Dangers of At Home Tattoos

More than a few first tattoo stories begin in someone’s basement and end with a very DIY-looking piece that later on is looking less appearing than tattoos that are done at a reputable tattoo studio. The dangers of home tattoos are incredibly real. What separates a home tattoo experience from one at a studio is the studio itself. Your average tattoo studio takes a slew of safety and sanitary precautions. For example, all the surfaces in the shop are covered to ensure that they’re nonporous to avoid infection transmission, and all equipment is sterilized and re-sterilized or disposed of. Basically, every single decision is made in order to prevent the contamination of anything in a given workspace.

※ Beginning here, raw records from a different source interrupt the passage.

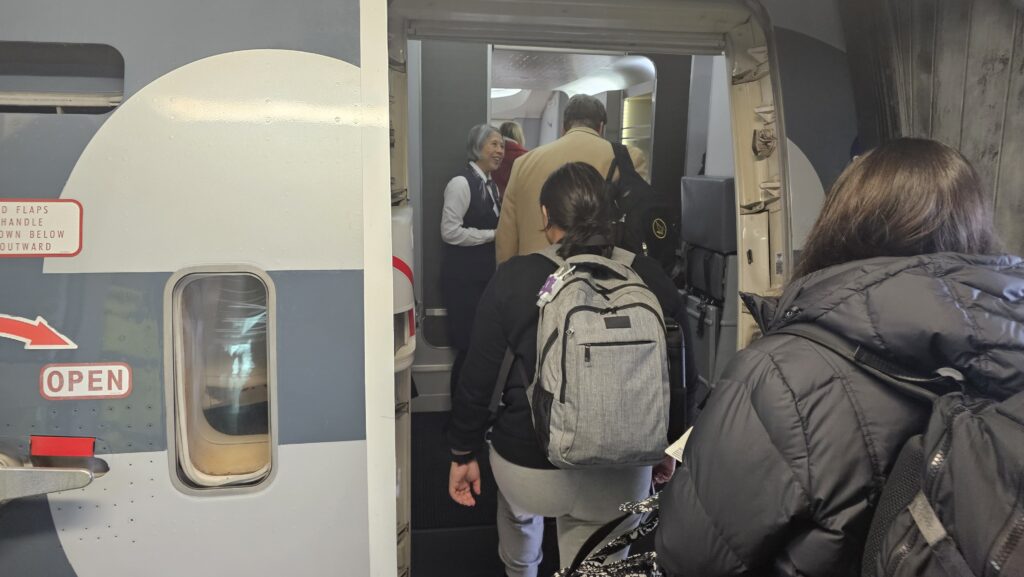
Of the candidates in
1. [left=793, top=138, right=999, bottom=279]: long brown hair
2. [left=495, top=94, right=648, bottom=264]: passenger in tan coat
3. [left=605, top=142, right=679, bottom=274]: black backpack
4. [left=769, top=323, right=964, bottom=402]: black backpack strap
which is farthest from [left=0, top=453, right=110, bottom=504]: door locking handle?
[left=605, top=142, right=679, bottom=274]: black backpack

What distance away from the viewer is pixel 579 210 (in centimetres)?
217

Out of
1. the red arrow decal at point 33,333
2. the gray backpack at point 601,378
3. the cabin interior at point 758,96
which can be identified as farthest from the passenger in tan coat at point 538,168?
the red arrow decal at point 33,333

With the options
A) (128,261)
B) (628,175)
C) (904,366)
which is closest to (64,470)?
(128,261)

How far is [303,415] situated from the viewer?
4.84 ft

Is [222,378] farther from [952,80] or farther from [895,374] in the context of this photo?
[952,80]

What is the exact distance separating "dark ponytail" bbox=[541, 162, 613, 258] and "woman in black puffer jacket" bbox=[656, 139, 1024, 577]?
0.94 meters

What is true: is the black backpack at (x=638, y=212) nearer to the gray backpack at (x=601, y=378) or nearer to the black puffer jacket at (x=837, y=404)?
the gray backpack at (x=601, y=378)

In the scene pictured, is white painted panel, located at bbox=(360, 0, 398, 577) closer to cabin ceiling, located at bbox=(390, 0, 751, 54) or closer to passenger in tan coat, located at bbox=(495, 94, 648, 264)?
cabin ceiling, located at bbox=(390, 0, 751, 54)

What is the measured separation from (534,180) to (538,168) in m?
0.06

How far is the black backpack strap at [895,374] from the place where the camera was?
3.43 ft

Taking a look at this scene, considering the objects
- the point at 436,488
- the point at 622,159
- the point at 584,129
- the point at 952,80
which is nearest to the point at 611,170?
the point at 622,159

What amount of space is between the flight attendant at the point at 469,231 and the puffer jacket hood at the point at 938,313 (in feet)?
10.7

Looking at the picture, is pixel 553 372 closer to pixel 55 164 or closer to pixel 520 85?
pixel 55 164

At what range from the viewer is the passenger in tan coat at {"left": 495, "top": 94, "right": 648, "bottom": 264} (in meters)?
3.46
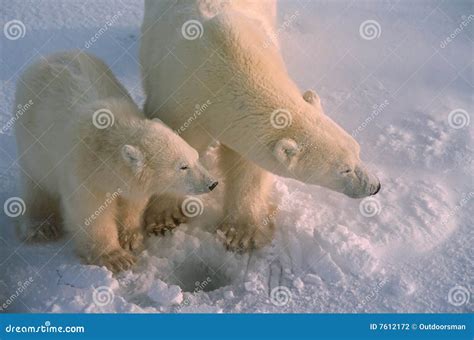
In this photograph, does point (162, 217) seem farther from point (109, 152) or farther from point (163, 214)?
point (109, 152)

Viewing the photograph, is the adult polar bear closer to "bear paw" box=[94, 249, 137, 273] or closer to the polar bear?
the polar bear

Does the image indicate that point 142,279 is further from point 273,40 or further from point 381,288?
point 273,40

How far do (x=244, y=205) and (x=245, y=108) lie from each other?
905 millimetres

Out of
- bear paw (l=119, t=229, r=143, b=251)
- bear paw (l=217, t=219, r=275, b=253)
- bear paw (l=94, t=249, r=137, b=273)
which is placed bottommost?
bear paw (l=94, t=249, r=137, b=273)

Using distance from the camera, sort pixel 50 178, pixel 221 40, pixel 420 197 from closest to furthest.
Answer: pixel 221 40 → pixel 50 178 → pixel 420 197

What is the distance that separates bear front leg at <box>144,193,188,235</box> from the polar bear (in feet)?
0.34

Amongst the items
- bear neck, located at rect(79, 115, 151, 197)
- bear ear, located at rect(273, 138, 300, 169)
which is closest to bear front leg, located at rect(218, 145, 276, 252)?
bear ear, located at rect(273, 138, 300, 169)

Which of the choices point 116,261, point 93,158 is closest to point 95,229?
point 116,261

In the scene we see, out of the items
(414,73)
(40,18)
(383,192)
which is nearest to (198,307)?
(383,192)

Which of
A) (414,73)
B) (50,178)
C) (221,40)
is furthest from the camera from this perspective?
(414,73)

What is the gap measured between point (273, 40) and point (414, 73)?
95.9 inches

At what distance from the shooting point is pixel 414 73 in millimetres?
6398

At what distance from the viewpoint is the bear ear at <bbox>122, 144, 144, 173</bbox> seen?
3.77 m

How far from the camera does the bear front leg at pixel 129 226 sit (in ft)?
14.5
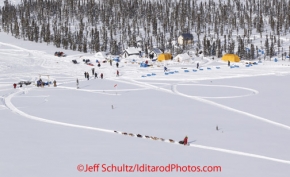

    There’s never enough light in a home setting. There are usually kid and pet germs, cooking, sleeping, and other life habits happening around the tattoo area, thus contaminating it. With cheap tattoo supplies being sold on Amazon and, self-taught tattooers offering how-to tips on social media platforms, it’s no wonder that people get the idea that they can get a tattoo at home without running into any major issues. Most reputable tattoo supply retailers require that their customers be licensed in order to purchase their products.

    Naturally, with the discrepancies in cleanliness and professionalism associated with at-home tattooing come increased risks of bacteria and infection. Without professional grade equipment and cleaning supplies, there’s no guarantee that the area or tools used will be totally sanitary. Proper aftercare is also imperative to a healthy tattoo and an inexperienced tattooer, rather than a professional artist, probably won’t be able to offer adequate aftercare instructions. 

    Studios usually don’t allow children or pets, and tend to be very focused and calm environments with little to no interruptions. It’s also common for studios to need a license or permit of their workspace in order to function as a legal tattoo shop. With any tattoo, make sure that you  research the artist. Even if you find that they’re a licensed, professional artist, think twice before seeing them outside of a studio setting. Rather than going with the first person who says they’ll tattoo you or whoever suggests it as a cool thing to try, find your artist through research and trusted recommendations.